The following is part of a series on the different aspects of disk I/O performance and optimization for Oracle databases. Each tip is excerpted from the not-yet-released Rampant TechPress book, "Oracle disk I/O tuning," by Mike Ault. Check back to the main series page for upcoming installments.
ATA tuning in Linux
You will be happy to know that Linux is specifically designed (as are other true "UNIXs", SCO not included) to not fragment hard drives. Fragmentation is reduced in Linux over Windows by usually more than 98 percent and is usually not a concern.
However, Linux takes any default drive interface settings where implemented by the developer of the ATA kernel module that interfaces to your EIDE/ATA disk drive. At the time the driver was written, no doubt the drives were inferior to what you are currently running, not to mention it may have been written with old interface drivers as well. Fear not! Linux provides the hdparm utility to reset the values for the ATA interface to take advantage of new drives and better interfaces. Thus, if you want to tune the ATA drives in Linux use hdparm. In some cases, the disk IO rate increased by nearly 500 percent (a factor of 5) over pre-tuned values by the proper application of the hdparm application parameters. The basic tuning related arguments for hdparm are:
When no flags are given, acdgkmnru is assumed.
- -a - Get/set sector count for file system read-ahead. This is used to improve performance in sequential reads of large files by pre-fetching additional blocks in anticipation of them being needed by the running task. In the current kernel version (2.0.10), this has a default setting of 8 sectors (4KB). This value seems good for most purposes, but in a system where most file accesses are random seeks, a smaller setting might provide better performance. Also, many IDE drives have a separate built-in read-ahead function, which alleviates the need for a file system read-ahead in many situations.
- -A - Disable/enable the IDE drive's read-look ahead feature (usually ON by default).
- -B - Set Advanced Power Management feature, if the drive supports it. A low value means aggressive power management and a high value means better performance. A value of 255 will disable apm (automatic power management) on the drive. When a drive spins down due to reaching its apm timeout, it may take up to 30 seconds to respond to the first request after the timeout.
- -c - Query/enable (E) IDE 32-bit I/O support. A numeric parameter can be used to enable/disable 32-bit I/O support: Currently supported values include 0 to disable 32-bit I/O support (sets it to 16 bit), 1 to enable 32-bit data transfers, and 3 to enable 32-bit data transfers with a special sync sequence required by many chipsets. The value 3 works with nearly all 32-bit IDE chipsets, but incurs slightly more overhead. Note that "32-bit" refers to data transfers across a PCI or VLB bus to the interface card only; all (E)IDE drives still have a 16-bit connection over the ribbon cable from the interface card.
- -d - Disable/enable the "using_dma" flag for this drive.
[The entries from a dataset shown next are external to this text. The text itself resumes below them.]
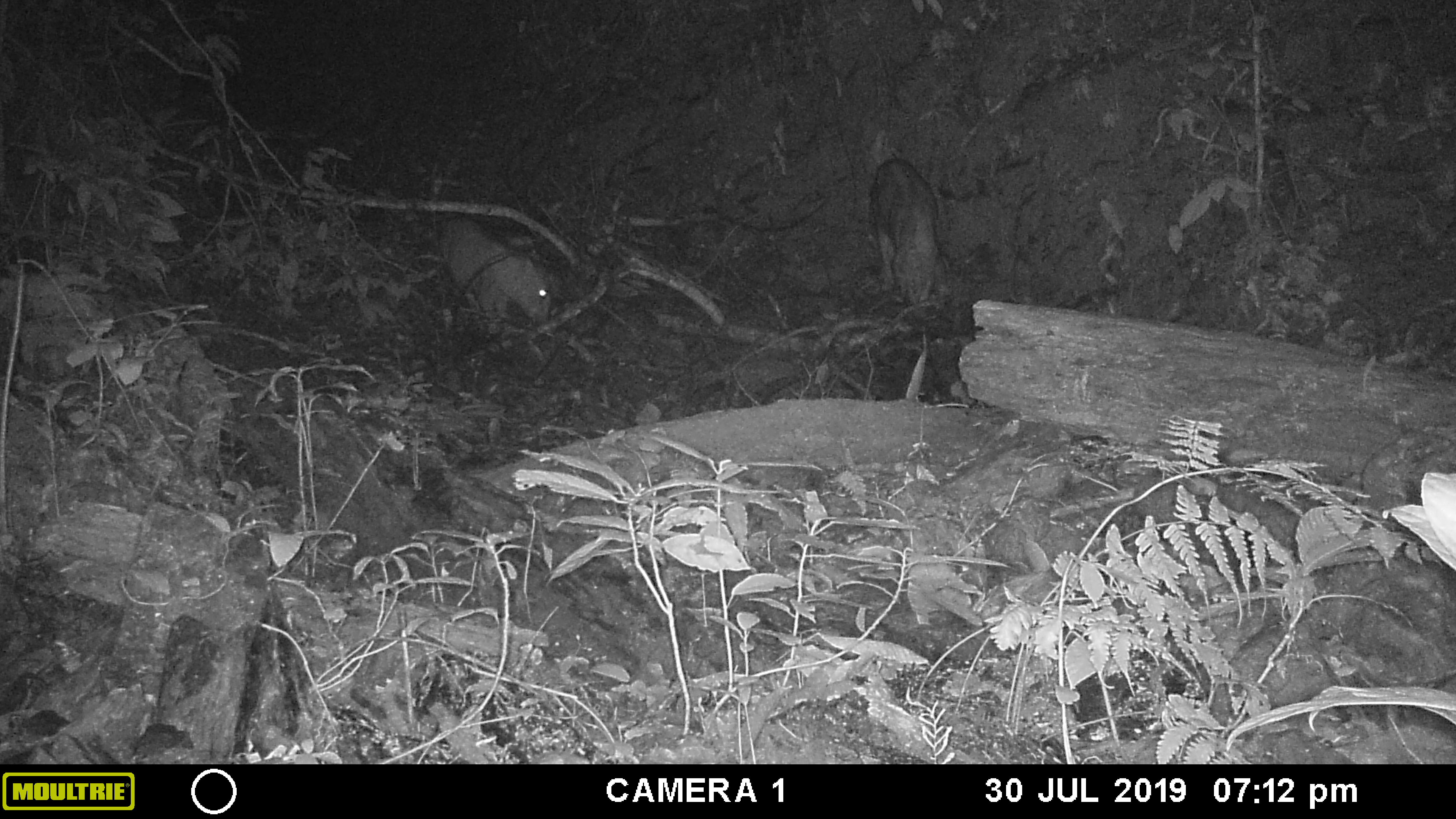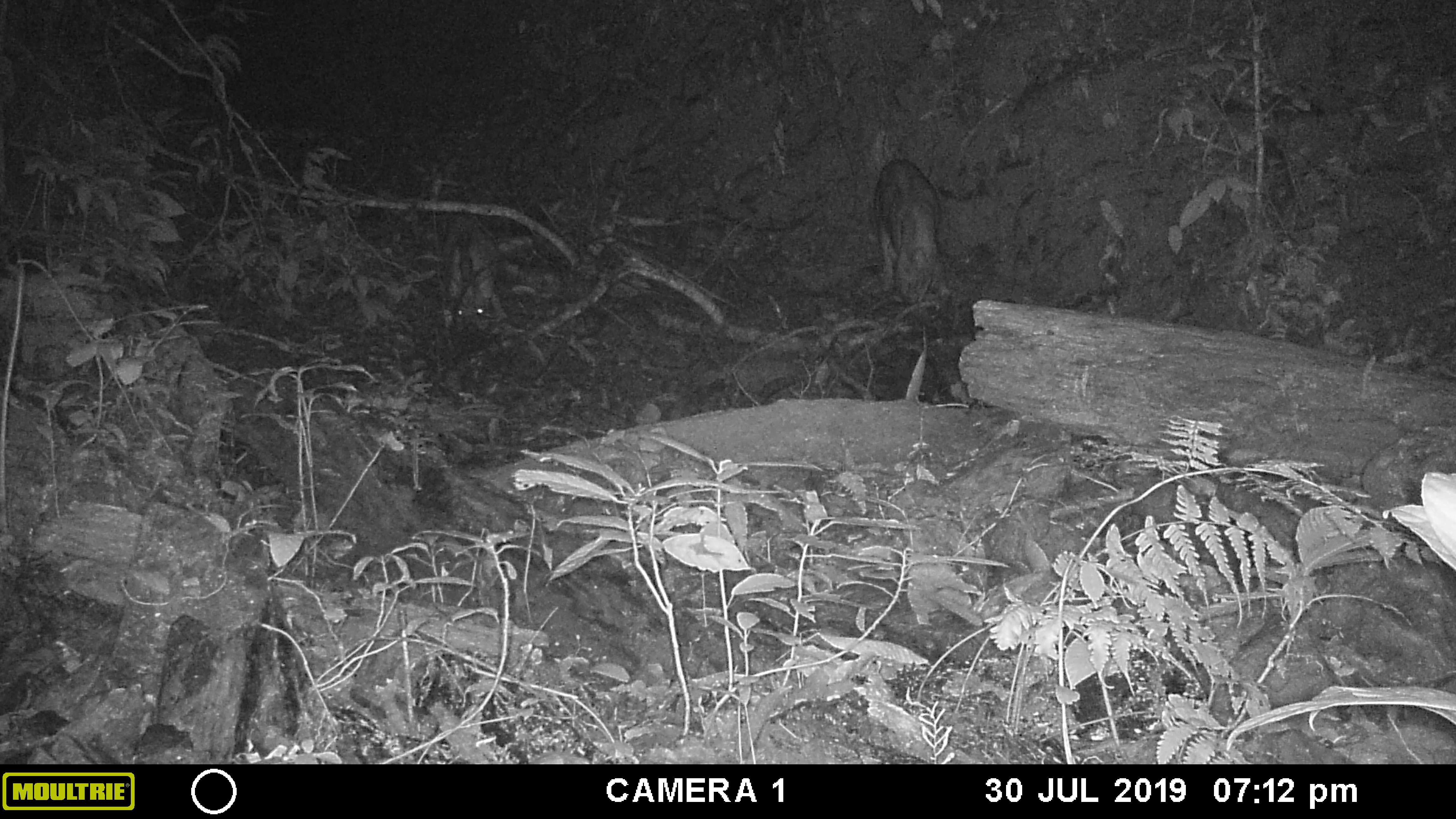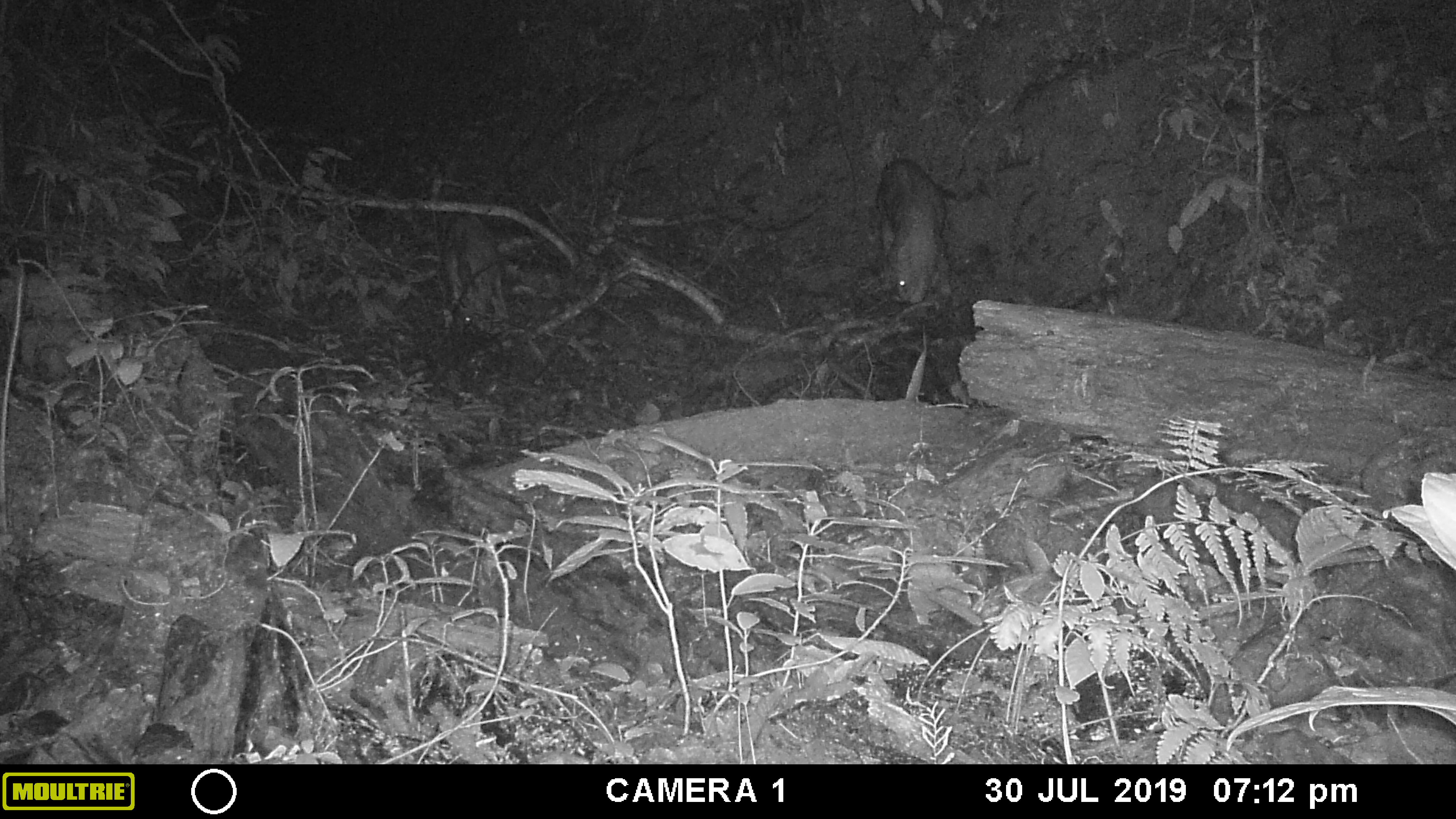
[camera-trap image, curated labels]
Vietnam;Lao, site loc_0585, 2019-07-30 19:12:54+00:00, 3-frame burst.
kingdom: Animalia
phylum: Chordata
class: Mammalia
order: Artiodactyla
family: Suidae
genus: Sus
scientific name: Sus scrofa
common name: eurasian wild pig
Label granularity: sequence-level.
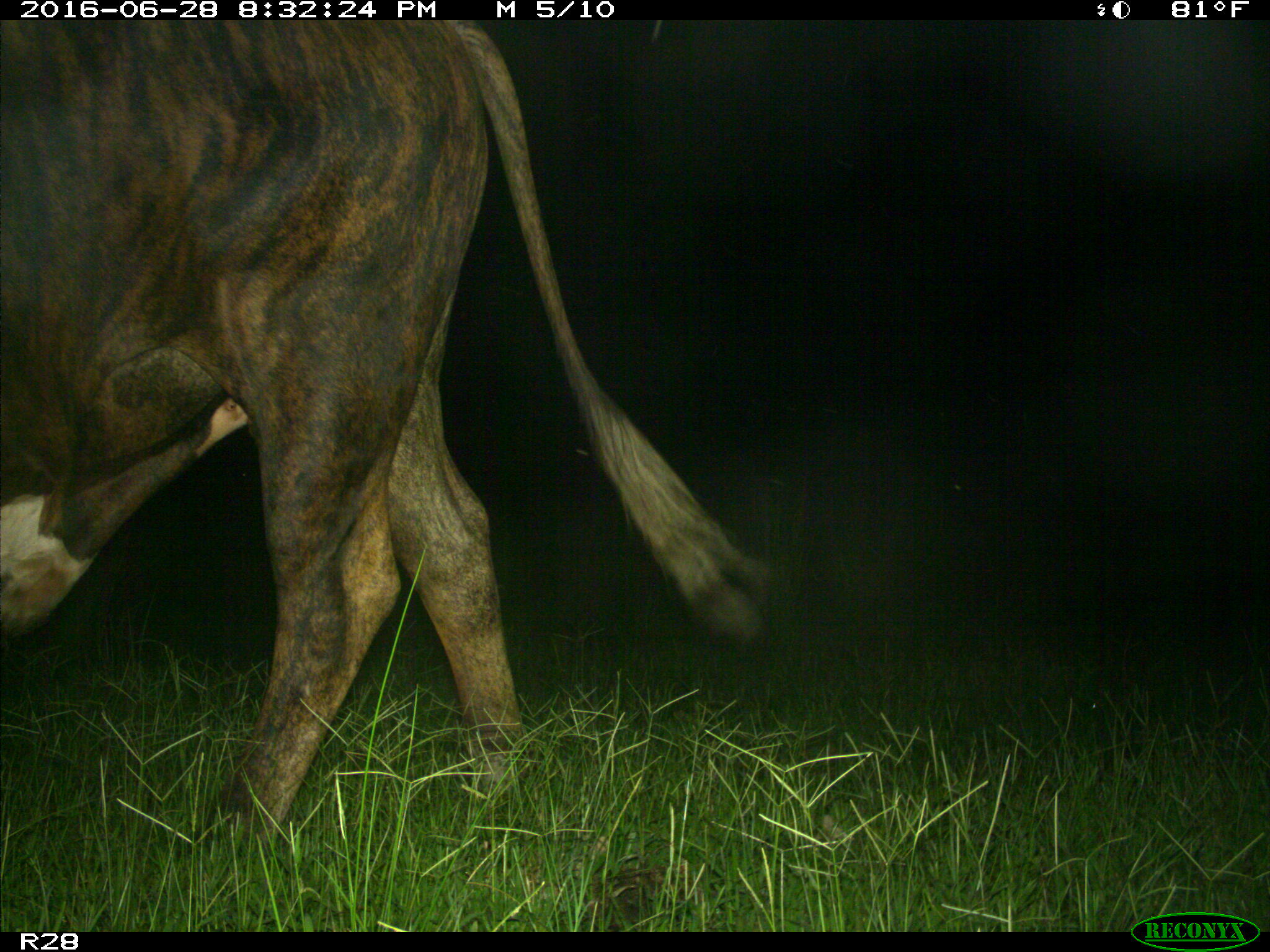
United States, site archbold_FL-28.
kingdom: Animalia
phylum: Chordata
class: Mammalia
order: Artiodactyla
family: Bovidae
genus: Bos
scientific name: Bos taurus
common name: domestic cow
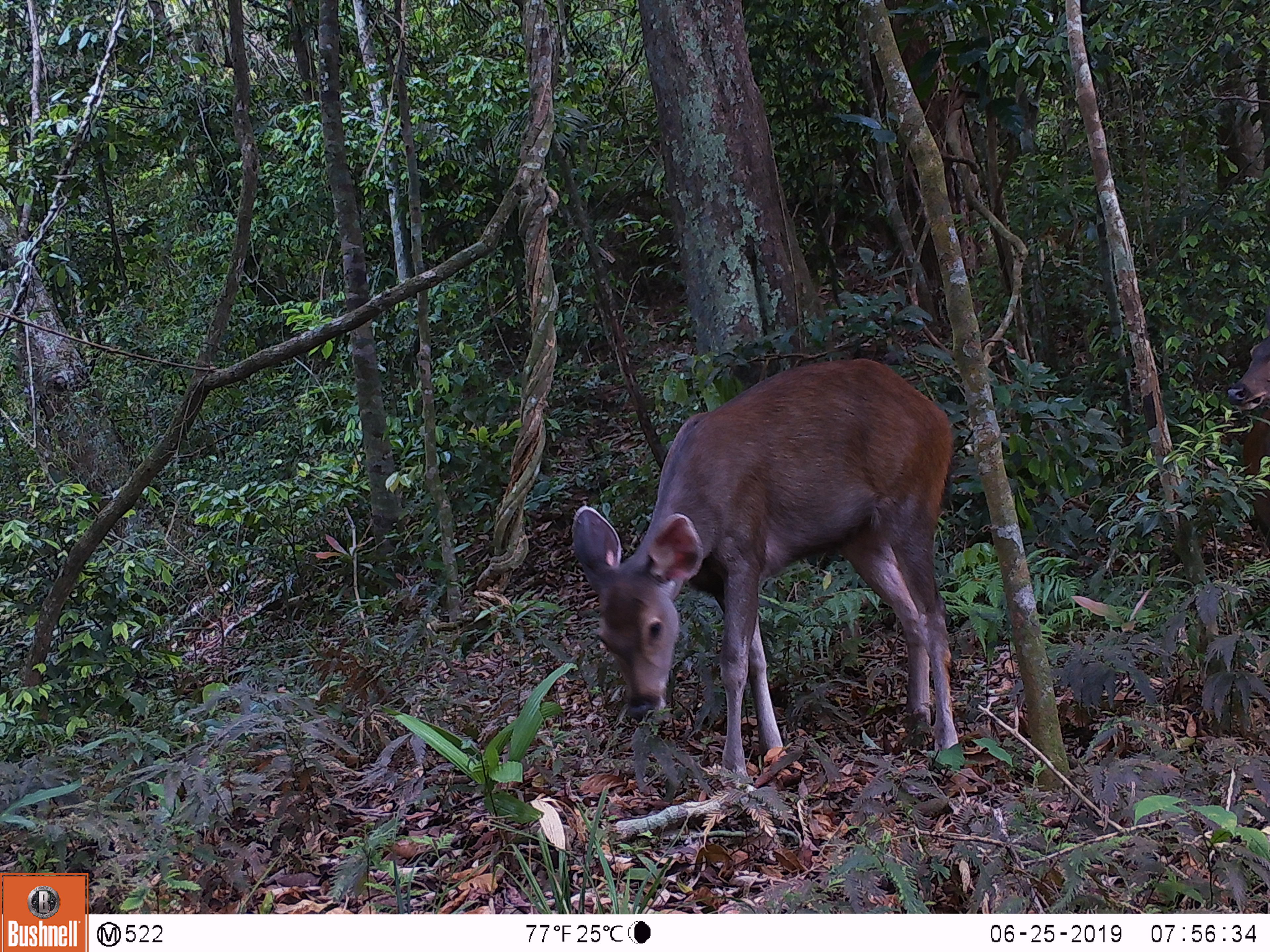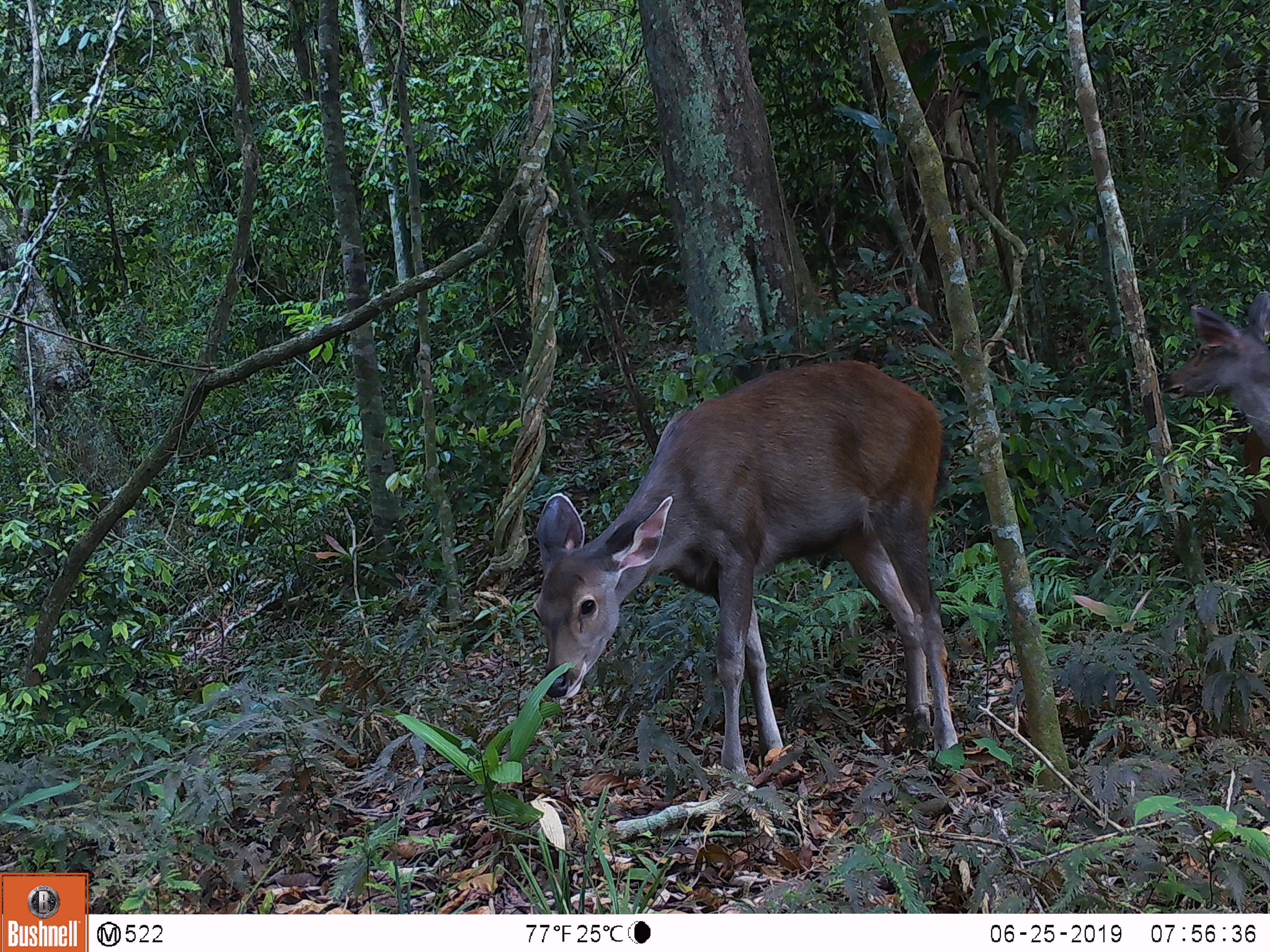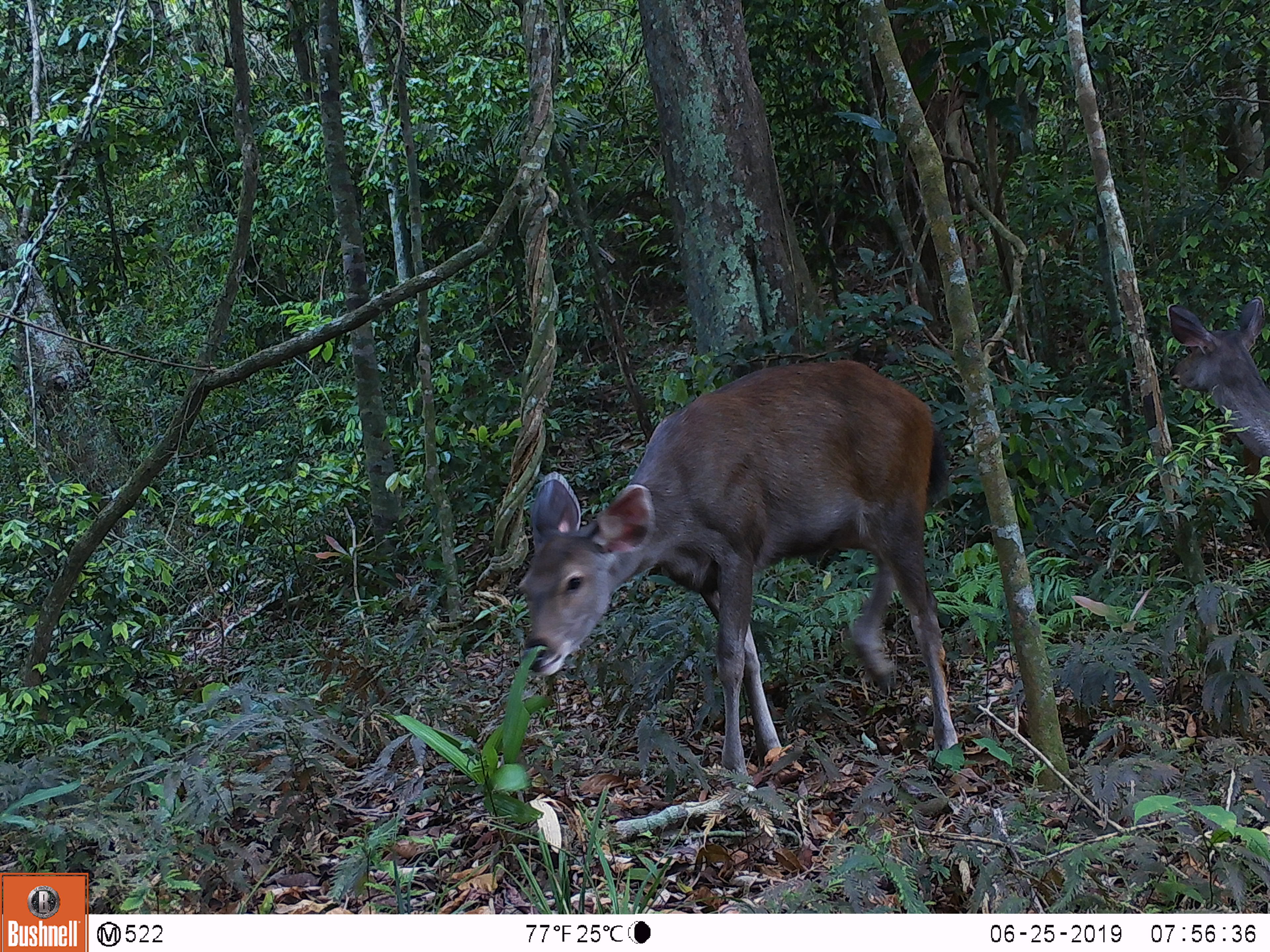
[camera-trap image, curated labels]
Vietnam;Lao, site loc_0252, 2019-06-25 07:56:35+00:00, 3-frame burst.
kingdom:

This option now works with most combinations of drives and PCI interfaces, which support DMA and which are known to the IDE driver. It is also a good idea to use the appropriate -X option in combination with -d1 to ensure the drive itself is programmed for the correct DMA mode, although most BIOSs should do this for you at boot time. Using DMA nearly always gives the best performance, with fast I/O throughput and low CPU usage. But there are at least a few configurations of chipsets and drives for which DMA does not make much of a difference, or may even slow things down (on really messed up hardware!). Your mileage may vary.
- -f - Sync and flush the buffer cache for the device on exit. This operation is also performed as part of the -t and -T timings.
- -g - Display the drive geometry (cylinders, heads, sectors), the size (in sectors) of the device, and the starting offset (in sectors) of the device from the beginning of the drive.
- -i - Display the identification info that was obtained from the drive at boot time, if available. This is a feature of modern IDE drives and may not be supported by older devices. The data returned may or may not be current, depending on activity since booting the system. However, the current multiple sector mode count is always shown. For a more detailed interpretation of the identification info, refer to ATA attachment Interface for Disk Drives (ANSI ASC X3T9.2 working draft, revision 4a, April 19/93).
- -I - Request identification info directly from the drive, which is displayed in a new expanded format with considerably more detail than with the older -i flag. There is a special "no seatbelts" variation on this option, -Istdin, which cannot be combined with any other options, and which accepts a drive identification block as standard input instead of using a /dev/hd* parameter. The format of this block must be exactly the same as that found in the /proc/ide/*/hd*/identify "files". This variation is designed for use with "libraries" of drive identification information and can also be used on ATAPI drives, which may give media errors with the standard mechanism.